◇side カイズ
練習場でカイズは全てを恭也に伝える。自分たちが平行世界から来たこと、そして何とかして自分たちの世界に帰りたいことなどなどだ。だが話せば話すほど不安な気持ちが膨れ上がっていった。
恭也はどちらかといえばアナログよりな人間だ。こんな突拍子のないことをどこまで信じてくれるかわからない。だがここまで自分に良くしてくれた人に嘘偽りを語りたくなかったのだ。
話すことは全て話した。恭也は驚いたような顔も、馬鹿にしたような顔もすることなく、顎に手を添え「ふむ」と口にした。
「平行世界ですか、それは本当に大変でしたね」
「えっ、し、信じてくれるんですか⁉ 結構突拍子のないこと言ってると思うんですけど」
「ええと、実は以前にも似たようなことがあったんですよ。あの時は俺達の遠い親戚にあたる高町ヴィヴィオという少女が未来からやってきたんです」
「み、未来からですか」
「ええ……未来から血縁が来ることがあるなら、まあ平行世界から人が来ることもあるのかなと」
「へ、へぇ~~」
魔法がないこの世界ではなかなか話を受け入れてもらえないと思っていた。だが改めて考えてみるとそれも違う気がした。
「いや、よくよく考えたらブレイブデュエルという技術は些かオーバーテクノロジーのように思える。それにチヴィットと言われる小型のロボが空を舞い、動物が普通に人語を喋る世界だ。自分たちの常識で当てはめること自体が些かおかしかったのかもしれないな」
ともあれ、張りつめていた緊張の糸が一気に解けていくのが分かる。よき理解者を得られたことにカイズはほっと一安心する。だがそれとは逆に恭也はかなり難しそうな顔をしていた。
「親戚を未来に帰したときはかなり大がかりの装置と聞いています。それに関してはなのはや忍あたりに当たってみようと思います。……それよりもです」
恭也はカイズの肩をガシッと掴む。そして真剣な眼差しを向けてきた。
「平行世界に戻る方法がわかったらすぐに帰ってしまうんですか?」
「え、いや、えっと、まだどうしたら帰れるかわからないので何とも言えないんですよね」
「それはそうですよね。それじゃあこの後時間はありますか?」
「時間ですか? ええ、まだまだ大丈夫ですけど」
正直恭也の説得に丸一日使うつもりでいたので、時間は有り余っている。その言葉を聞くと今度は恭也の方がほっと一息つく。恭也は木に立てかけていた木刀の小太刀を二振り手に取りカイズに渡す。そして彼もまた二刀の小太刀を構えた。
「……恭也さん?」
「本当はもっと時間かけてから、じっくりと教えたかったんですけどね」
一呼吸置くと、場の空気が重くなるのを感じる。恭也は声色を変え話を続ける。
「……暗殺剣を生業とする俺だからこそ気づけたカイズさんの才能。それを今から伝えていきたいと思います」
「で、でもいきな――――ッツ!」
反射的に上体を反らす。すると先ほどまで顔があった空間を恭也の木刀が走り抜けていった。

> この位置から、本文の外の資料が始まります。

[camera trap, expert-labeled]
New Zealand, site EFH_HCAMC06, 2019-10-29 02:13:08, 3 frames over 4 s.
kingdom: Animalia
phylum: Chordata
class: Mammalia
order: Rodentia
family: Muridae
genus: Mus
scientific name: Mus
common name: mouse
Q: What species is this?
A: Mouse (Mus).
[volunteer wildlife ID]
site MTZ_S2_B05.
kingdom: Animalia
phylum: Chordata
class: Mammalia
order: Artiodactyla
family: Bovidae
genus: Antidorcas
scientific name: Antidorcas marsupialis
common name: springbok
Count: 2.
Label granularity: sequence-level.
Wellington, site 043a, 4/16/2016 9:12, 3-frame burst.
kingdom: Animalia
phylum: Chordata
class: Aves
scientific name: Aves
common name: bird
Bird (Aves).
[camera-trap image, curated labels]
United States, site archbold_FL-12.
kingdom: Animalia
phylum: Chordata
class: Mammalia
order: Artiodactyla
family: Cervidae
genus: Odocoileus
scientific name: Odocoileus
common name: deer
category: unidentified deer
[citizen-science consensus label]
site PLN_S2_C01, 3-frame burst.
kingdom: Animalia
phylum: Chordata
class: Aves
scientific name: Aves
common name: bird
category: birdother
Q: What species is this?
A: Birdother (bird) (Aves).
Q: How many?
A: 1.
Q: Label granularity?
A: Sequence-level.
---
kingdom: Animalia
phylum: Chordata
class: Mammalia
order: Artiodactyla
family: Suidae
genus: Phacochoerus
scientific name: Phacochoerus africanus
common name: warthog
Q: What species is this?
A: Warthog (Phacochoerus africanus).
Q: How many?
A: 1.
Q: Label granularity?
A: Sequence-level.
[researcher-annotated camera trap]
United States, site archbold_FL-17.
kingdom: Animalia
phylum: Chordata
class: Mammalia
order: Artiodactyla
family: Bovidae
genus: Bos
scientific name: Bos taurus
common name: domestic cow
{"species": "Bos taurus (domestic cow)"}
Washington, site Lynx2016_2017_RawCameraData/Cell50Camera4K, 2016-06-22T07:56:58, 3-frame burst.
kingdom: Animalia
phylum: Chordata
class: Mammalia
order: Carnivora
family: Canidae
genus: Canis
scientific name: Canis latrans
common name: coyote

「(避けれてなかったらただの怪我じゃすまなかったぞ)」
殺意の込められた攻撃に冷や汗が流れる。カイズは一瞬だけ後ろを確認すると逃走ルートを計算し始めた。
「(恭也さんには悪いと思う。だけどここで大きな怪我をしてヴィータさんを悲しませる訳には)」
いかない。そう心の中でつぶやくつもりだった。だがそれを最後まで心の中で放つことが出来なかった。
「…………………」
恭也の射抜くような真っ直ぐな瞳。けがれのない純粋なる殺意。そしてそれらを向ける彼の顔は今まで見たどんな時よりも真剣そのものだった。
カイズにとっては脈絡のない突然の出来事だ。だが恭也にとってこれは何よりも優先するべき大切なことなのだろう。
彼と過ごした三ヶ月があるからこそ、その覚悟は語られるまでもなかった。
「(何でだろう。ここで背を向けたら、恭也さんに二度と顔向け出来ない気がする。……すみませんヴィータさん。死にはしないと思いますけど。……今一度無茶をします)」
逃走のために力を入れていた軸足を戦闘用に構えなおす。カイズは手にした二刀の小太刀を力強く握りしめた。
カイズの覚悟を見届けて恭也は少しだけ口を緩ませた。
「ありがとうございます。――――行きます!」
「――――はいっ‼」
もう言葉などいらない。語るべき方法はお互いの両手に握り込まれている。二人は小太刀を構えると全力で振りぬいていくのだった。